Dalam konteks puisi ini, "dada jalan yang membawamu jauh" bisa diartikan sebagai perasaan kehilangan yang mendalam karena seseorang yang dicintai telah pergi meninggalkan tempat tersebut. "Setiap ujung hujan yang menyentuh" menggambarkan bahwa hujan adalah simbol dari perpisahan. "Adalah mekaran bunga-bunga beribu" menggambarkan bahwa meskipun perpisahan telah terjadi, kenangan tentang cinta yang pernah ada tetap hidup dan mekar di hati Mansyur.
Dengan demikian, melalui puisi "Ujung-Ujung Hujan", kita belajar bahwa proses move on bukanlah akhir dari segalanya, melainkan awal dari babak baru dalam kehidupan. Melalui pengalaman kesedihan dan penyembuhan yang digambarkan dalam puisi ini, kita dapat memahami bahwa setiap perpisahan membawa kita menuju pertemuan yang lebih baik dengan diri kita sendiri dan dengan dunia di sekitar kita. Dan dalam proses itulah, kita belajar untuk move on.

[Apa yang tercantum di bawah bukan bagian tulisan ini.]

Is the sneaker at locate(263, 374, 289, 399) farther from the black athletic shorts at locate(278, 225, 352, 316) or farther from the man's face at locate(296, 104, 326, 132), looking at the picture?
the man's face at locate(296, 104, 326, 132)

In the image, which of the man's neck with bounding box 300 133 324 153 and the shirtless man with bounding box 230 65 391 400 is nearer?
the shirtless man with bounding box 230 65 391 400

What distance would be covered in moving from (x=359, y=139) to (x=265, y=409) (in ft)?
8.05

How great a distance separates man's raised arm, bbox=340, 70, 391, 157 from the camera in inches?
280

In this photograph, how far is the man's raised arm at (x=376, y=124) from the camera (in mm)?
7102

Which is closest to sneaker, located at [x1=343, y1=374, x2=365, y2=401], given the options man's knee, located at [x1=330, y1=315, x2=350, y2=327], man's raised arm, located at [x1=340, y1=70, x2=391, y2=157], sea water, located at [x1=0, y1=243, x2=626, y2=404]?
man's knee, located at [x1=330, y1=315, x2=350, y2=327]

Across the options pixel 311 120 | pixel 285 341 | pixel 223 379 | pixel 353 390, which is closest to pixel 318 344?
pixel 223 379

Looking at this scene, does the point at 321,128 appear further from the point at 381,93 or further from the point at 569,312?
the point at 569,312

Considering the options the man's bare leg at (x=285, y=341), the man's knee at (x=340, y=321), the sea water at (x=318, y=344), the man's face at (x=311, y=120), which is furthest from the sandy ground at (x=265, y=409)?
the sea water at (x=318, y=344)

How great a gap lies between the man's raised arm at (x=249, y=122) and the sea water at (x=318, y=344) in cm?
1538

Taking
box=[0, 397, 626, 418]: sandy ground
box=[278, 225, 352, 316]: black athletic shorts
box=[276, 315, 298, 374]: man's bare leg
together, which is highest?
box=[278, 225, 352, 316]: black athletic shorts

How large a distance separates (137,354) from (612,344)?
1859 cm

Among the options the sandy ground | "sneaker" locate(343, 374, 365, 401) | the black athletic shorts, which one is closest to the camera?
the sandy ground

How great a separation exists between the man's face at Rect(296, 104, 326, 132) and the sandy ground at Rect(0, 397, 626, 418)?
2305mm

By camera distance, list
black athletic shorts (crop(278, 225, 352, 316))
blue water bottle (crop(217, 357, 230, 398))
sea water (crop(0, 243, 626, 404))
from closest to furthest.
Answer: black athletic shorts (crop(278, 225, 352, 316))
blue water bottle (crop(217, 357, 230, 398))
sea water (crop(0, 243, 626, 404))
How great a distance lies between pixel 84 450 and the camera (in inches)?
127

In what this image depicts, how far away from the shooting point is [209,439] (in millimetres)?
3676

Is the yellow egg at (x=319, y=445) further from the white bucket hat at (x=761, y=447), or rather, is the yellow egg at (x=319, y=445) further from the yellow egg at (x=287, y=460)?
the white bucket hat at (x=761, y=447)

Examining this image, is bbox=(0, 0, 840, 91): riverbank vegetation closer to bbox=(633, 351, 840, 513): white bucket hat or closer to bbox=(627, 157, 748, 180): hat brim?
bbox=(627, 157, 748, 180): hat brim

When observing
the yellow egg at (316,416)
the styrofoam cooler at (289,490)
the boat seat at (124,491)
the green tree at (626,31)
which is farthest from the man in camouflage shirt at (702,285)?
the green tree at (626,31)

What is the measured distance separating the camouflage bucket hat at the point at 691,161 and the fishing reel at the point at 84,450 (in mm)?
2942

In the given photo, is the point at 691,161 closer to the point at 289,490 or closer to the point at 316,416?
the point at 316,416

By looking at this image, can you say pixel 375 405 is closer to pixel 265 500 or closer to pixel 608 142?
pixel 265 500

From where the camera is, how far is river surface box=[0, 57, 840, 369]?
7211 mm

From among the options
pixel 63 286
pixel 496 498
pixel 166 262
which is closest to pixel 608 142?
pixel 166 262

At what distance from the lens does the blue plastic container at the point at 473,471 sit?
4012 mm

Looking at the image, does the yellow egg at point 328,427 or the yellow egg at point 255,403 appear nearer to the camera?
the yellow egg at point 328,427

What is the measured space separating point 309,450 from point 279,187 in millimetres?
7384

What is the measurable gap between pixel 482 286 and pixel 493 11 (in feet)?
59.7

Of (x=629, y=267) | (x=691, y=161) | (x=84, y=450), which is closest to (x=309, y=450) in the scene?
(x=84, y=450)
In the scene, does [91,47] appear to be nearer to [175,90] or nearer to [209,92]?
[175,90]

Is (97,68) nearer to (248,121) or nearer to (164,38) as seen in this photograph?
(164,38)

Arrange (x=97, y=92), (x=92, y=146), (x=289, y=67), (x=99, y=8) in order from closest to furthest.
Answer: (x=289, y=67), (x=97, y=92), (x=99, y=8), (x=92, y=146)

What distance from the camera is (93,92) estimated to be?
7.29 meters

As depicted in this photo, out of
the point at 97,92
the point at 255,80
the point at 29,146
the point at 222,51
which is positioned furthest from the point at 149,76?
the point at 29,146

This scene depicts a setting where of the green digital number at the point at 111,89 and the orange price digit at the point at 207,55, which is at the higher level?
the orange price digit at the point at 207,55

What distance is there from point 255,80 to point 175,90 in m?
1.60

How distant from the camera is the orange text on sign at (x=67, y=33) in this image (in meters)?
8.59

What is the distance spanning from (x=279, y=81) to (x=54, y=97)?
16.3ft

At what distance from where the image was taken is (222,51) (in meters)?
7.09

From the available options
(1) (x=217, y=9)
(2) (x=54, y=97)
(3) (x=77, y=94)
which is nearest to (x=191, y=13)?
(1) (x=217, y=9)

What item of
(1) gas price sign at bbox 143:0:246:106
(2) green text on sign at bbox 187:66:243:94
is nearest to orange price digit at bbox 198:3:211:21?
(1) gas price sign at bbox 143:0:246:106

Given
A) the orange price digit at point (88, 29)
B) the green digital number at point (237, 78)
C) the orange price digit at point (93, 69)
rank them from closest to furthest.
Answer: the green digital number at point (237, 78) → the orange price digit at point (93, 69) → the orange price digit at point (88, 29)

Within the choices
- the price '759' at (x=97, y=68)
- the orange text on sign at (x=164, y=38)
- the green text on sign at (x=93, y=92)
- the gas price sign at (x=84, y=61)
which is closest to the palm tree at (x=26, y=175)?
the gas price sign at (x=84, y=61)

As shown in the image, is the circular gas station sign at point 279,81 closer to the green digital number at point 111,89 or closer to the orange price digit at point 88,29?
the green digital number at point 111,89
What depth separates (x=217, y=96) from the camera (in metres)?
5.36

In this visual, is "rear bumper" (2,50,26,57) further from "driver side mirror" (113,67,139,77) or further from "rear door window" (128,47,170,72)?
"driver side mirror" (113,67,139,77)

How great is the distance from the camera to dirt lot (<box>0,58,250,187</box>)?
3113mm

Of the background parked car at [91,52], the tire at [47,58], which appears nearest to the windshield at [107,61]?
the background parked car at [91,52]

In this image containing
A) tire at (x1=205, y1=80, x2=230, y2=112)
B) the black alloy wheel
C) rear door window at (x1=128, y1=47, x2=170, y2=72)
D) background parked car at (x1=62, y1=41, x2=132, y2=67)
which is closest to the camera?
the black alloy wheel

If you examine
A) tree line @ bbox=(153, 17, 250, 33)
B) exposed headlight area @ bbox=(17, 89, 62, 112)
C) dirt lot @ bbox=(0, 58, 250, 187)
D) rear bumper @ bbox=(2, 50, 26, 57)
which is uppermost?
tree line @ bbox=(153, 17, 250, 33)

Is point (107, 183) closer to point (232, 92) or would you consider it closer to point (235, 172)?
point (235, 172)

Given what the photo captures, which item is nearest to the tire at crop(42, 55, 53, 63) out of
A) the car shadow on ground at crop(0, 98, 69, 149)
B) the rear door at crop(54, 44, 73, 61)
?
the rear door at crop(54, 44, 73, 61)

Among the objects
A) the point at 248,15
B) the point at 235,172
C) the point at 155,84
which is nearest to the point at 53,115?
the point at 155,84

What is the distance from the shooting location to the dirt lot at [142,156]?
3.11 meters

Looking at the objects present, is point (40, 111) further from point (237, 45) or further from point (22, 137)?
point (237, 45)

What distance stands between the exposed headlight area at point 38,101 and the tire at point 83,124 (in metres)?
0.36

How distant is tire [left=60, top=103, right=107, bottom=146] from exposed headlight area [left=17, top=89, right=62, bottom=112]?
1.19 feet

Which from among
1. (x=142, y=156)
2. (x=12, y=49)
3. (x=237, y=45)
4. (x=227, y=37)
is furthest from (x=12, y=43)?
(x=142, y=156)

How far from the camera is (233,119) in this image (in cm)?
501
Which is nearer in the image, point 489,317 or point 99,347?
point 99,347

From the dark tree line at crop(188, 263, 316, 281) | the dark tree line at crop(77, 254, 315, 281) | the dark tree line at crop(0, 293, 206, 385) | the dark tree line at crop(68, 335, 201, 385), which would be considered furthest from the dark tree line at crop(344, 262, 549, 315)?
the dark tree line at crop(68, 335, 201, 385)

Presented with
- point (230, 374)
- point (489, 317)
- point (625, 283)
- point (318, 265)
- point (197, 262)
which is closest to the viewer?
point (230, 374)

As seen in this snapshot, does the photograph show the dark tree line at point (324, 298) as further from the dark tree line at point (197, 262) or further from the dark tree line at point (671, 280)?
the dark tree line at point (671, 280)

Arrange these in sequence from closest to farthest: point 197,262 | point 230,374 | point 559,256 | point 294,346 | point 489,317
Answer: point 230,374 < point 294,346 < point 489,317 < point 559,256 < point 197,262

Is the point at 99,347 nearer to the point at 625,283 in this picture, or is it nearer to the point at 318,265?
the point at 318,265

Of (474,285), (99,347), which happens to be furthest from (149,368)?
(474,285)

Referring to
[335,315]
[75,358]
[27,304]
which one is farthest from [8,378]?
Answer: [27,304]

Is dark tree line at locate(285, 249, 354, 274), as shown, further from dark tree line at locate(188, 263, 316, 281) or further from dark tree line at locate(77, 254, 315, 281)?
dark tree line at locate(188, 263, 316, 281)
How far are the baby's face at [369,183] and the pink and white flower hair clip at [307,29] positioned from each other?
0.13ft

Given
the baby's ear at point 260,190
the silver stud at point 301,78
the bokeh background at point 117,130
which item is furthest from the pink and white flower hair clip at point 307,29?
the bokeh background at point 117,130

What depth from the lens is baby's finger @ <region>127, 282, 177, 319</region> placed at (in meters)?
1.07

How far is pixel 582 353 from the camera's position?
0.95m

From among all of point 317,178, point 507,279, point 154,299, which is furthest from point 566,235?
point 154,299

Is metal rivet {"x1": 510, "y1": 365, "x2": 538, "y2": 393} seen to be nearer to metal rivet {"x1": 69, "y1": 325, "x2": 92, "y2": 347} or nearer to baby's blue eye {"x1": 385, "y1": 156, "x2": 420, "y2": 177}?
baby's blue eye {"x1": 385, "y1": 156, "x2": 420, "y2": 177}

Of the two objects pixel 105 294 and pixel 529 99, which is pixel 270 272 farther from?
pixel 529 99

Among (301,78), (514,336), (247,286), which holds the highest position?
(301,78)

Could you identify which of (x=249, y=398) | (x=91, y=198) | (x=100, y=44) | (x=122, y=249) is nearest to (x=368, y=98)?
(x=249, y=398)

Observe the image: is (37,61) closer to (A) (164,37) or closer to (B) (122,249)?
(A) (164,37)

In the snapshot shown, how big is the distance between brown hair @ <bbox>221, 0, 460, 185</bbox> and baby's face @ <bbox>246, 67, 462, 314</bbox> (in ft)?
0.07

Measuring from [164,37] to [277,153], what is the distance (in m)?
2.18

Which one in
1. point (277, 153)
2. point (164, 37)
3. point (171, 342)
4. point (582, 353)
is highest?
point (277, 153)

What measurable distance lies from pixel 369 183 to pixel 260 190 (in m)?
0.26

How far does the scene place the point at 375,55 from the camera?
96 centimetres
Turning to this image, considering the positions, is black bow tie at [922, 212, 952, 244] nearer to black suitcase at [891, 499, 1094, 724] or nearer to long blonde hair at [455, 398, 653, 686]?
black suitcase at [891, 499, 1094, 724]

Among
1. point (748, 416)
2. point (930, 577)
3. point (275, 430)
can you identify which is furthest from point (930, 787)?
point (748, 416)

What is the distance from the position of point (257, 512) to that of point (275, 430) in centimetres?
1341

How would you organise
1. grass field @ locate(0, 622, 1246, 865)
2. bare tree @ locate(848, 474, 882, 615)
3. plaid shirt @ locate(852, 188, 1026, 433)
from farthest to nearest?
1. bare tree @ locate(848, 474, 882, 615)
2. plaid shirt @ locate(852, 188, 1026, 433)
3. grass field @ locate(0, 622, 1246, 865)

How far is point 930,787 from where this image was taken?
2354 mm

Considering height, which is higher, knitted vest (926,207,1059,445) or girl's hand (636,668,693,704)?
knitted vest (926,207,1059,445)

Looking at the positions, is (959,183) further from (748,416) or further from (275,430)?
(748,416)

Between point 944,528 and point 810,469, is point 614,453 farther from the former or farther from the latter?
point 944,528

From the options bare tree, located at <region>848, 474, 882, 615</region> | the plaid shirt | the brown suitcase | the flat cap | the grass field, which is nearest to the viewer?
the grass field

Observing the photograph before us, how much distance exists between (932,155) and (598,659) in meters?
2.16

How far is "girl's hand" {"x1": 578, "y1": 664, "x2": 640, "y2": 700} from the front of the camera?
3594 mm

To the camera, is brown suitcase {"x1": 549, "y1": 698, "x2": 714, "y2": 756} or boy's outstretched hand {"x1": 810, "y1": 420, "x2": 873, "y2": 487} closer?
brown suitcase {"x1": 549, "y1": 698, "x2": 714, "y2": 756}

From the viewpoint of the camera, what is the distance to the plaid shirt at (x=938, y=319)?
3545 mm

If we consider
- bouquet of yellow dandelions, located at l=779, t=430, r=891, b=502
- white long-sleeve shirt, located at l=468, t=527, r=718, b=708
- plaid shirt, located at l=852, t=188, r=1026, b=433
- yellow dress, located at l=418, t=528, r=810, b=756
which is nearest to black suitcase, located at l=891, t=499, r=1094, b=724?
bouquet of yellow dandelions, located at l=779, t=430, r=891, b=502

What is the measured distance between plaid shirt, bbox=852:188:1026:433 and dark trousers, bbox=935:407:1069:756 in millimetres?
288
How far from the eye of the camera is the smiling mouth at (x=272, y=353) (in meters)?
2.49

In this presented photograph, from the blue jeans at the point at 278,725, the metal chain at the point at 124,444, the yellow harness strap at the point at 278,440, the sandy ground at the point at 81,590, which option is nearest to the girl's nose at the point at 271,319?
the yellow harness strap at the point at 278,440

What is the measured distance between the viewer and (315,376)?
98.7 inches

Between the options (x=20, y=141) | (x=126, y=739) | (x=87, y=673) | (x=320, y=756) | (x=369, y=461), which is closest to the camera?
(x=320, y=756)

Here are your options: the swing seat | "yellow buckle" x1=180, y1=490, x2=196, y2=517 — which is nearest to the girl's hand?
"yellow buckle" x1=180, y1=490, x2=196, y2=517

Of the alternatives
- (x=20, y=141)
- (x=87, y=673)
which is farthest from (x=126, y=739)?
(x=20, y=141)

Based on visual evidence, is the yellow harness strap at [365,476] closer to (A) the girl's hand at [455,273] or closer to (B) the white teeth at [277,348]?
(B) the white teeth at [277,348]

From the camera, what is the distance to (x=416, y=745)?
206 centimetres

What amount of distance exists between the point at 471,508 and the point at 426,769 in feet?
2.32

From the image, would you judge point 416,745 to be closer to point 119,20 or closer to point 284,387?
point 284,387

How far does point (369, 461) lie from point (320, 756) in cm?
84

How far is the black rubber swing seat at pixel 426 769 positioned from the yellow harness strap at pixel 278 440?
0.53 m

Dalam kehidupan nyata, belajar untuk move on tidak pernah mudah. Namun, dengan mengambil inspirasi dari karya sastra seperti puisi "Ujung-Ujung Hujan", kita dapat menemukan kekuatan dan ketenangan dalam diri kita sendiri untuk melangkah maju. Karena pada akhirnya, seperti yang dikatakan oleh penyair, setiap hujan akan berakhir dan matahari akan bersinar kembali, membawa dengan itu harapan dan kebahagiaan baru.